Some of the stuff becomes b-sides. All that is taken care of. When we get to the
studio we never know what we are going to do. We obviously want to do
something each time that is going to be an album. We want to make money and play
songs. Recently a bunch of our songs have come to us while we were in the studio.
But James is always writing new songs. He is writing all the time. I think he
has the next album ready to go. It is hard to write songs on the road. We
don’t bring the guitars with us in the hotel rooms.
AL: When you did the first album it was nominated for The Mercury Prize. Then
you had a Top Ten single soon after and were on Top of The Pops. The Coral
has a popular audience then it is also a more serious album oriented group.
The Coral: Yeah. That’s how it happens. You release a single and it does
well. There are not a lot of music programs in the UK. There is Top of The Pops,
CD UK, and Jools Holland, and that’s it. There is only one that you can play
live on. When you have a song in the top twenty, you get invited to play on
AL: You played every time you got invited?
The Coral: Yeah. It’s free publicity. Loads of kids watch it. It’s corny but
it is an established show. So you play it, don’t you?
AL: MTV over here shows “reality shows” now. There is very little new music
or interesting music on it.
The Coral: That’s all it is now.

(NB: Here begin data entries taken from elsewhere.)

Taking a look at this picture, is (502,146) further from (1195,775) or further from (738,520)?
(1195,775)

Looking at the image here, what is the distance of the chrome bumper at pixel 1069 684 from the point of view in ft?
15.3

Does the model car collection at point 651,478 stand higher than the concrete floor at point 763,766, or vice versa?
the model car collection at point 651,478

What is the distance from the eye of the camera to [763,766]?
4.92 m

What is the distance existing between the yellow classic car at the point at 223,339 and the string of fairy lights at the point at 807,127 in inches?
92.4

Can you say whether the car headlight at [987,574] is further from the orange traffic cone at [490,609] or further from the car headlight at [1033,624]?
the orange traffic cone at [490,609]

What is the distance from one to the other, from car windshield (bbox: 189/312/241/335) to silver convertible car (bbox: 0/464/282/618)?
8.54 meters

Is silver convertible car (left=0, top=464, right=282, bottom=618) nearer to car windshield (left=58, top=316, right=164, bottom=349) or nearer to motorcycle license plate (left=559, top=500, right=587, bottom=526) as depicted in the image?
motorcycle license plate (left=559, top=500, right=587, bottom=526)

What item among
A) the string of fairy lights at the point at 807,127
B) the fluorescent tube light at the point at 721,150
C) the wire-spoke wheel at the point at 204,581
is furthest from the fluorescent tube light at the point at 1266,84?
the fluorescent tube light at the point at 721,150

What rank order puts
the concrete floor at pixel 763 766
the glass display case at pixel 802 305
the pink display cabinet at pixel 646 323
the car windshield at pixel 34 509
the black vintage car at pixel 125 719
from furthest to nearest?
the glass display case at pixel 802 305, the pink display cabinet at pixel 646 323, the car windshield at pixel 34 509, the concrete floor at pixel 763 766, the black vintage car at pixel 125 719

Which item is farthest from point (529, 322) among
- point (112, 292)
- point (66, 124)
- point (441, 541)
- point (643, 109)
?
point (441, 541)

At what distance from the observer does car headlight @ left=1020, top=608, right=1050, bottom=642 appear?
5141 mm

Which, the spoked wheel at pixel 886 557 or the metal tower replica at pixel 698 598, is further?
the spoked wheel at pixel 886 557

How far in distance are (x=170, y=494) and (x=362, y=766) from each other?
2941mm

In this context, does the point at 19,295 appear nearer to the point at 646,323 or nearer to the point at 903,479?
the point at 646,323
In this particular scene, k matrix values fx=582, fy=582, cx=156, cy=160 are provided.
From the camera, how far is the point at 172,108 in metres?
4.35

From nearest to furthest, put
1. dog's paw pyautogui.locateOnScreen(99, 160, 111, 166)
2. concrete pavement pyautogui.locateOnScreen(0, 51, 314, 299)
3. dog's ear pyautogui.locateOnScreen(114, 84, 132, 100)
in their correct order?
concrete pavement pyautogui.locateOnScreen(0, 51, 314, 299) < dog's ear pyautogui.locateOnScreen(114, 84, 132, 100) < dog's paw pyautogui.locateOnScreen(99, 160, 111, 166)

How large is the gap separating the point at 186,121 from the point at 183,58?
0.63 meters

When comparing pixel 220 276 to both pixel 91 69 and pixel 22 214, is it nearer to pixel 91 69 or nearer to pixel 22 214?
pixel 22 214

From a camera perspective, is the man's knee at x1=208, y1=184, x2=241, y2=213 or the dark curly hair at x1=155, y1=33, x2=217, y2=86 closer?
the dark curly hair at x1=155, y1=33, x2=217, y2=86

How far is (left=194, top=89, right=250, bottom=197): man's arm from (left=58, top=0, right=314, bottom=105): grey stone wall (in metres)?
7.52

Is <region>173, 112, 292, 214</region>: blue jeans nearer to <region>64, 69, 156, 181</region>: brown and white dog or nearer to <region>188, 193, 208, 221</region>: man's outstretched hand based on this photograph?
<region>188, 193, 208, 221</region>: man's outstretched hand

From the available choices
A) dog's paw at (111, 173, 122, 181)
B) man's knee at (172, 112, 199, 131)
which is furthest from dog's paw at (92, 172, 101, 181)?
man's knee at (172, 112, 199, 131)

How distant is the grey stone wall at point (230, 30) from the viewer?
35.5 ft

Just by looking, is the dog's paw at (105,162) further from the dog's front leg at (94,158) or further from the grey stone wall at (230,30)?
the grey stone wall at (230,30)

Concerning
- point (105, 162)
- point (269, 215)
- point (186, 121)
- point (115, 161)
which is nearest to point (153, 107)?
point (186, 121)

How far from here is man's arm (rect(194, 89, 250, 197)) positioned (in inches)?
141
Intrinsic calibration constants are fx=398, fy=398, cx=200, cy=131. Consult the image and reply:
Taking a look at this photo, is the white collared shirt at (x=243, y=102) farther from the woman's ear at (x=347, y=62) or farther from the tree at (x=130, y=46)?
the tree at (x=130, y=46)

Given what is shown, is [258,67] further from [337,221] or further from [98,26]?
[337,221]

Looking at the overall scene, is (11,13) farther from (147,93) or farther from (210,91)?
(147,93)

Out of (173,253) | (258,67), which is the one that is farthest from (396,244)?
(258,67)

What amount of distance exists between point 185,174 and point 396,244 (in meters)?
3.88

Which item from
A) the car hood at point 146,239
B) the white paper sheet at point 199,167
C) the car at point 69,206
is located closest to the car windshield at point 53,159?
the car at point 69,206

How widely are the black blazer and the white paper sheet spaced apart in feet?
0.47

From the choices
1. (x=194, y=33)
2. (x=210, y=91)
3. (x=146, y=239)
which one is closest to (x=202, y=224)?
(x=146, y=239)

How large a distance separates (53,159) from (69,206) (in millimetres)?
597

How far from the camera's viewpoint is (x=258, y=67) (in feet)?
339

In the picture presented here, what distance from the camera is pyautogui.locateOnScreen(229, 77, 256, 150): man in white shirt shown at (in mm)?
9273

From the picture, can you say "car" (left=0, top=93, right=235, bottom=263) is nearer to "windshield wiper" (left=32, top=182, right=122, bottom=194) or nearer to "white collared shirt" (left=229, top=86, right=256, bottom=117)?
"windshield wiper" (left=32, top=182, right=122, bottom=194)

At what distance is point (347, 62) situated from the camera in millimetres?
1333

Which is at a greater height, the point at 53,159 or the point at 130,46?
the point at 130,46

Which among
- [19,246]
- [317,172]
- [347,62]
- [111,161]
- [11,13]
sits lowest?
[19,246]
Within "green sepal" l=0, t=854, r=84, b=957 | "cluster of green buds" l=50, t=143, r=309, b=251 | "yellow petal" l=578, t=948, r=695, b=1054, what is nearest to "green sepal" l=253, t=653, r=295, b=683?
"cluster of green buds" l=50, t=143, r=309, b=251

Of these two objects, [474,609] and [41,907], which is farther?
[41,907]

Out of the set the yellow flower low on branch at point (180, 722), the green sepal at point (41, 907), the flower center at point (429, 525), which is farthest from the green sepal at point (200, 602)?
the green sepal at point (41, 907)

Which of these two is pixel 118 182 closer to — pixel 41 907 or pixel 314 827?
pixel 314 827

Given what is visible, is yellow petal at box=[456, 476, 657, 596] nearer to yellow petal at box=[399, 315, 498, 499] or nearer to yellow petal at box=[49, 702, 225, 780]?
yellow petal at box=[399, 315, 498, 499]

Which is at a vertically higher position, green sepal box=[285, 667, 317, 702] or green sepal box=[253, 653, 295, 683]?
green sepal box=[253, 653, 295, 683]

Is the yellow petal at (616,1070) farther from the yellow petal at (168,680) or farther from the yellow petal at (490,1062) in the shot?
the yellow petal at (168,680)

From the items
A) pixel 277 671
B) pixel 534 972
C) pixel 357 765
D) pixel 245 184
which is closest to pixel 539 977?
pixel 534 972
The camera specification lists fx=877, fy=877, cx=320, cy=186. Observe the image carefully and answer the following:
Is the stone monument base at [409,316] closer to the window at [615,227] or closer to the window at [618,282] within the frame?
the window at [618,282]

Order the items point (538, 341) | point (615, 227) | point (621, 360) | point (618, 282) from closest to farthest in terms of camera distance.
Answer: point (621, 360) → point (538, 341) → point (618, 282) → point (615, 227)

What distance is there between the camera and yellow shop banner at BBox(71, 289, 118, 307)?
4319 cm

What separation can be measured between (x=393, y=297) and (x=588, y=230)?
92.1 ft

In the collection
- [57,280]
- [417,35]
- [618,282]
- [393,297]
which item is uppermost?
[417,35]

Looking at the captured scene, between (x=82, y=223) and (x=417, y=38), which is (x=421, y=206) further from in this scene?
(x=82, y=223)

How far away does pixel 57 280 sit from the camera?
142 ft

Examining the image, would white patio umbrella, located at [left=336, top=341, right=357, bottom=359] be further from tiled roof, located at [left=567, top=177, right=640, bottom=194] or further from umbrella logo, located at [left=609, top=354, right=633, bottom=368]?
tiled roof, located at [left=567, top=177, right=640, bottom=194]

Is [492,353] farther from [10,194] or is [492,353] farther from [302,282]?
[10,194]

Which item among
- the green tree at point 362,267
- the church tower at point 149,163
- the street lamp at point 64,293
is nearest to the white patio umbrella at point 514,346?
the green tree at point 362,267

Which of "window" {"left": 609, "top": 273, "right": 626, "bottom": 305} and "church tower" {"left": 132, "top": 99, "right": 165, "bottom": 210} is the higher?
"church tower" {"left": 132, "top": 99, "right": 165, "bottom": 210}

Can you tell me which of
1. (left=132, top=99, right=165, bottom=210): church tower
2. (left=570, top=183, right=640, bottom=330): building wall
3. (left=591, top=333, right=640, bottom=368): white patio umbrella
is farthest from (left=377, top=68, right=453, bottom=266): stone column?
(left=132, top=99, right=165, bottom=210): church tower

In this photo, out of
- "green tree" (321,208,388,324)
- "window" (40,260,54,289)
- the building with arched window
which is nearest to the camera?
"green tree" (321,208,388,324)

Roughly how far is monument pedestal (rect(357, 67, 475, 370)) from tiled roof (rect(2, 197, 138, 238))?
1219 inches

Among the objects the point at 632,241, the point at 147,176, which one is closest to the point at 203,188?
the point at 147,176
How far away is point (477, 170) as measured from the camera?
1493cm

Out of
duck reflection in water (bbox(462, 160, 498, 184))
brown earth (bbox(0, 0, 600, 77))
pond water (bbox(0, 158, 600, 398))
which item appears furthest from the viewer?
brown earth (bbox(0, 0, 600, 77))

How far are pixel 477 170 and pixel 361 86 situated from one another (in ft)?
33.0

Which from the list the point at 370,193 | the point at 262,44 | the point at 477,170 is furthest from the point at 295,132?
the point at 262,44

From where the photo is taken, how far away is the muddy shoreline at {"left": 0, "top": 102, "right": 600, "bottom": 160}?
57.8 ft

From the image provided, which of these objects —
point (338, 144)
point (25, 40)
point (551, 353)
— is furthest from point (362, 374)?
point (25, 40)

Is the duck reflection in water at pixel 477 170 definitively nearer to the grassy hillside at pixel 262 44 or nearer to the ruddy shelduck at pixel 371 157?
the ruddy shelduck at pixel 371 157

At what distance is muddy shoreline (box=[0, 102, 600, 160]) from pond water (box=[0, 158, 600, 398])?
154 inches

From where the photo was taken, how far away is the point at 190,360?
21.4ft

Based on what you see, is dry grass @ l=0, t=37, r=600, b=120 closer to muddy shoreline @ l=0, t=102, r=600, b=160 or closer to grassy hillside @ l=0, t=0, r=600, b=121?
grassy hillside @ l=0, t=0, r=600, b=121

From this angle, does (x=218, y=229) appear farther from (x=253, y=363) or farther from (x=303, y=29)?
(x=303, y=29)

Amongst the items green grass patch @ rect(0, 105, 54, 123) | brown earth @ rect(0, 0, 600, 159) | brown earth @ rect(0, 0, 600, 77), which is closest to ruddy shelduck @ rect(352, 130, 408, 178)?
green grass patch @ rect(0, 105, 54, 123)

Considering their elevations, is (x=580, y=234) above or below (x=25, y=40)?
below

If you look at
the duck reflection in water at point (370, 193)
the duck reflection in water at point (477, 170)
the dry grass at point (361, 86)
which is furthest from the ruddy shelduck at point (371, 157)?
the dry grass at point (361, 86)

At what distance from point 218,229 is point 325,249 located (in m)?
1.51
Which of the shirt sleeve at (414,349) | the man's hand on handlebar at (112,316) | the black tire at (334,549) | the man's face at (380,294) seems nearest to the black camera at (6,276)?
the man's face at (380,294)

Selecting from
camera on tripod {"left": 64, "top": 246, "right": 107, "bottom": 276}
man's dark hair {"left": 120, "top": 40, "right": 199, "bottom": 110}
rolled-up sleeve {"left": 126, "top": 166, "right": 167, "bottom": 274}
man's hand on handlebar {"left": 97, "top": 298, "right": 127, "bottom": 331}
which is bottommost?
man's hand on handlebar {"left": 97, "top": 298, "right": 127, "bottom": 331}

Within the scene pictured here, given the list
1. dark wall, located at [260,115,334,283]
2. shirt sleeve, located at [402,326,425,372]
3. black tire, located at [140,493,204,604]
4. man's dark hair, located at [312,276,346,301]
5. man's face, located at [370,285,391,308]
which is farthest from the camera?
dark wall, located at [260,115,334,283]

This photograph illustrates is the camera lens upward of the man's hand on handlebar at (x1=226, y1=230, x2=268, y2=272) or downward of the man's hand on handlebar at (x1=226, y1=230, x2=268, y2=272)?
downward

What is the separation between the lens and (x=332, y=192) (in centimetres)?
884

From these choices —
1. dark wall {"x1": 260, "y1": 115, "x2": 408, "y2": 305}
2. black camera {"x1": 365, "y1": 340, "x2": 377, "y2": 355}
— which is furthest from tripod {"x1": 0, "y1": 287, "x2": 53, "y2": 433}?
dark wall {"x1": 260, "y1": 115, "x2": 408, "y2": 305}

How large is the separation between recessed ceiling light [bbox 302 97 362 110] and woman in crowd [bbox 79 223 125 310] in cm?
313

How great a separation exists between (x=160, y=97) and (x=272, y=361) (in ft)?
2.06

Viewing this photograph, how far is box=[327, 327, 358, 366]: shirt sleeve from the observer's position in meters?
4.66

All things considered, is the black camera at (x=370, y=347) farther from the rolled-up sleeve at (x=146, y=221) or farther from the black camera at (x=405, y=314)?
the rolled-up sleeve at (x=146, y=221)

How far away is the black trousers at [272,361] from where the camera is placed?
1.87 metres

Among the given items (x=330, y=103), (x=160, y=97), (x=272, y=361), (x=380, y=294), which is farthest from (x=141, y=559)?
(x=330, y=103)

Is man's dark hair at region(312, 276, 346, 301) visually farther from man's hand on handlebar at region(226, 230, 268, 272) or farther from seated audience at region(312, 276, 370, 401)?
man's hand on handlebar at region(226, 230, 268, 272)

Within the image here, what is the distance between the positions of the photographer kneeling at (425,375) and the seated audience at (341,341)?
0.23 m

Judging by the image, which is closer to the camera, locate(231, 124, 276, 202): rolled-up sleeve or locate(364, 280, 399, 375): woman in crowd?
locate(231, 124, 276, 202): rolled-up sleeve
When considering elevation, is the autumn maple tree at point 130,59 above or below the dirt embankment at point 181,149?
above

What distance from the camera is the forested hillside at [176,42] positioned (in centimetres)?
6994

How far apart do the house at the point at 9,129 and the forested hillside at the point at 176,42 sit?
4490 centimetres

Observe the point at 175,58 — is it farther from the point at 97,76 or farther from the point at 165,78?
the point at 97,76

You might get four videos in the space of an
hour. It’s mostly R. Kelly.
AL: So when you do an album it’s like a snapshot of that time?
The Coral: That’s it. It's all about what music you were into at that time.
AL: What was your inspiration to make this new album, The Invisible Invasion?
The Coral: There was nothing to do. We were bored.
AL: Did you have new gear on this album?
The Coral: Yeah. There were new guitars that we wanted to try out. That is
what is good about studios. You can get your hands on so much different
equipment. We were working with new producers this time. We had a year off so we were
eager to get back in the studio. We had more time to write the songs. We
didn’t rush through like we did with the other albums.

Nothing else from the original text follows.